### Installations
<br> I install modules that I need and do not yet exist in my python environment using `pip`.

In [1]:
# !pip install transformers
# !pip install requests
# !pip install torch torchvision
# !pip install openai

### Import Libraries

In [2]:
# Import libraries

import requests
import time
import pandas as pd
import numpy as np
from tqdm import tqdm_notebook as tqdm
import string

### Scraping Using Requests

In [3]:
# Reddit thread to scrape
thread = 'Crypto_com' # replace with any other reddit thread you want to track

In [4]:
# Scraper 

header = {'User-agent': 'ep 0.1.3'}

# Set empty list to store posts
posts = []

# Set param as none for first iteration
after = None

# Iterate through 5 pages of 25 posts 
for i in tqdm(range(5)):
    if after == None:
        param = {}
    else:
        param = {'after': after}
    url = 'https://www.reddit.com/r/'+thread+'/.json'
    results = requests.get(url, params=param, headers=header)
    if results.status_code == 200: # Check if request successful
        res_json = results.json()
        posts.extend(res_json['data']['children'])
        after = res_json['data']['after']
    else:
        print(results.status_code)
        break
    #  Rest time in seconds
    time.sleep(1)


posts = pd.DataFrame(posts)
lst = {}
lst['post_title'] =[]
lst['content'] =[]
lst['name'] =[]
lst['upvotecount'] =[]
lst['num_comments'] =[]
lst['comment_url'] =[]
for i in posts['data']:
    if i['name'] not in lst['name']: # Records only posts from unique users
        lst['post_title'].append(i['title'])
        lst['content'].append(i['selftext'])
        lst['name'].append(i['name'])
        lst['upvotecount'].append(i['ups'])
        lst['num_comments'].append(i['num_comments'])
        lst['comment_url'].append(i['permalink'])
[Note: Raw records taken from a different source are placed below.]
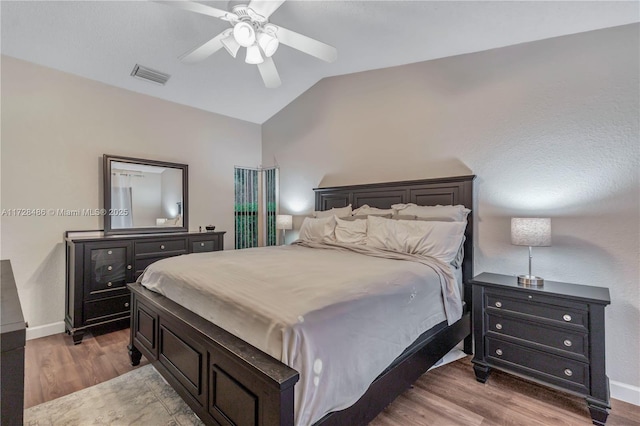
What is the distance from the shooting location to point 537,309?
2.07 m

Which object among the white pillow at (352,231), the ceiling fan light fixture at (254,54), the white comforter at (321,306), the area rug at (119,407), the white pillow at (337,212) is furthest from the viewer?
the white pillow at (337,212)

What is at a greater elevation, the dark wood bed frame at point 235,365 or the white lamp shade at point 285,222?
the white lamp shade at point 285,222

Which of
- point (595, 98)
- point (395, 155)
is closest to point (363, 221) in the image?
point (395, 155)

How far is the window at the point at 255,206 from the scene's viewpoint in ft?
15.9

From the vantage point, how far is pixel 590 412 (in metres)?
1.84

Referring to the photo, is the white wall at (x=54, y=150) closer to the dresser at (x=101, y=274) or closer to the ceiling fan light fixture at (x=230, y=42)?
the dresser at (x=101, y=274)

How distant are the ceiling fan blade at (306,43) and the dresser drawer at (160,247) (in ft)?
8.59

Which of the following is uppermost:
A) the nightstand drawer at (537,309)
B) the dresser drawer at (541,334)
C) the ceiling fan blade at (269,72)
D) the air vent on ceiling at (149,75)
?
the air vent on ceiling at (149,75)

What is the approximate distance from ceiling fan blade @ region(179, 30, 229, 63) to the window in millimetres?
2482

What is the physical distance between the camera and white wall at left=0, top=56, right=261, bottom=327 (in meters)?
2.89

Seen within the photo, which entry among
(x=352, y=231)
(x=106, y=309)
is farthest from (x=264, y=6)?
(x=106, y=309)

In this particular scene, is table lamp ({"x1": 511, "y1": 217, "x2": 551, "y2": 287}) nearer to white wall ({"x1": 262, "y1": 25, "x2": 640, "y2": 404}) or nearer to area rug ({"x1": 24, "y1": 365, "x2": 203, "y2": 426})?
white wall ({"x1": 262, "y1": 25, "x2": 640, "y2": 404})

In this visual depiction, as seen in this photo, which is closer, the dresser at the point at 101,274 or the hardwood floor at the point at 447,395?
the hardwood floor at the point at 447,395

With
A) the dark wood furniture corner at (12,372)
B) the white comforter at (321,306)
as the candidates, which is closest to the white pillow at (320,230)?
the white comforter at (321,306)
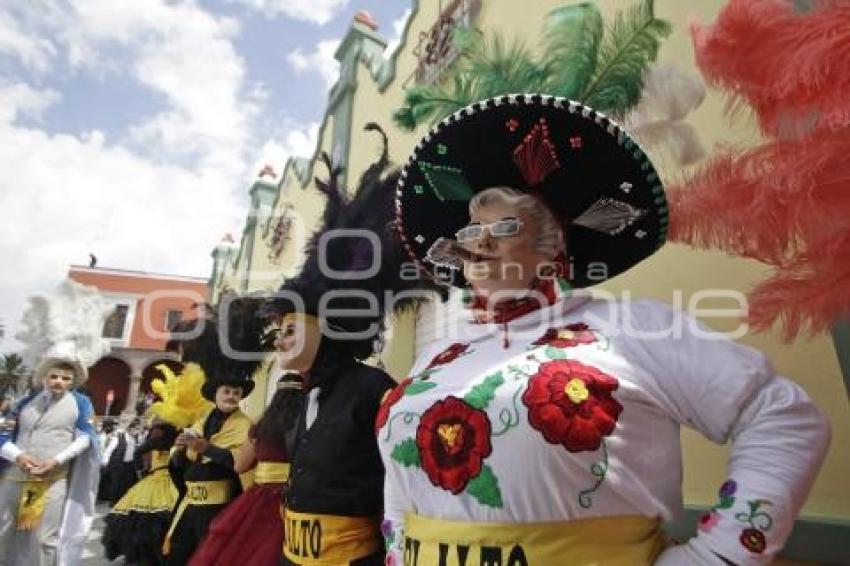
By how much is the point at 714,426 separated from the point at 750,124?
718 mm

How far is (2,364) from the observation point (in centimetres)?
2542

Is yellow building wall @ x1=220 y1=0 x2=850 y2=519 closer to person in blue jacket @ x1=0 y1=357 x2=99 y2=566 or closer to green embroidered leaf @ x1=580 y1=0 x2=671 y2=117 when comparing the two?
green embroidered leaf @ x1=580 y1=0 x2=671 y2=117

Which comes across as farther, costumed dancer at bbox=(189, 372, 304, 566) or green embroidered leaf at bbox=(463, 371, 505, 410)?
costumed dancer at bbox=(189, 372, 304, 566)

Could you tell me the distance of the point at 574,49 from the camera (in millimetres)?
1801

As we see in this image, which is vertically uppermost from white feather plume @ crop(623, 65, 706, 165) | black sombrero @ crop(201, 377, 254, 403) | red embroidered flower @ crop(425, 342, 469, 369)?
white feather plume @ crop(623, 65, 706, 165)

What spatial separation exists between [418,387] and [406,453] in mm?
173

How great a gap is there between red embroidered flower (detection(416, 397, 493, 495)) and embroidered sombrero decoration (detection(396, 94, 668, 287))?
0.71 metres

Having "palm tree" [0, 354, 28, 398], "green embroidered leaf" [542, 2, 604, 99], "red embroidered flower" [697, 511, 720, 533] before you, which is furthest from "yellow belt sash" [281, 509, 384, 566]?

print('Successfully scrapped {} unique posts'.format(len(lst['post_title'])))
scrapped_thread = pd.DataFrame(lst)

Please use `tqdm.notebook.tqdm` instead of `tqdm.tqdm_notebook`
  for i in tqdm(range(5)):


HBox(children=(FloatProgress(value=0.0, max=5.0), HTML(value='')))


Successfully scrapped 126 unique posts


In my use of this code, I encountered posts which are lengthy and exceed the token count for OpenAI API. Hence I separate the posts and process them separately 

In [5]:
# # remove problem thread (in this case, lengthy)
# prob_thread = "/r/Crypto_com/comments/15wolm7/does_fortune_favor_the_brave_a_lengthy_opinion/"
# scrapped_thread = scrapped_thread[scrapped_thread.comment_url != prob_thread]

In [6]:
# Save dataset 
file_name='./'+thread+'_thread.csv'
scrapped_thread.to_csv(file_name, index=False)

### Filtering posts by "Viral" definition

In [7]:
# Import data
df_thread = pd.read_csv(file_name)

#Define quartile to filter viral threads 
pct = 0.8

#Define threadholds
num_com_threshold = df_thread.num_comments.quantile(pct)
upvote_threshold = df_thread.upvotecount.quantile(pct)
print(
    
    'Number of Comments Stats - min: '+str(df_thread.num_comments.min())+', max: '+str(df_thread.num_comments.max())+
    '\nUpvotes Stats - min: '+str(df_thread.upvotecount.min())+', max: '+str(df_thread.upvotecount.max())+
    '\nPercentile used for identifying viral posts: '+str(pct*100)+'%'+
    '\n\nViral = posts with more than '+str(int(num_com_threshold))+' comments and '+str(int(upvote_threshold))+' upvotes'
    )

#Filter by comments and upvote count thresholds
df_thread = df_thread[(df_thread.num_comments>=num_com_threshold)&(df_thread.upvotecount>=upvote_threshold)]
print('\nNumber of viral posts identified: '+str(df_thread.shape[0]))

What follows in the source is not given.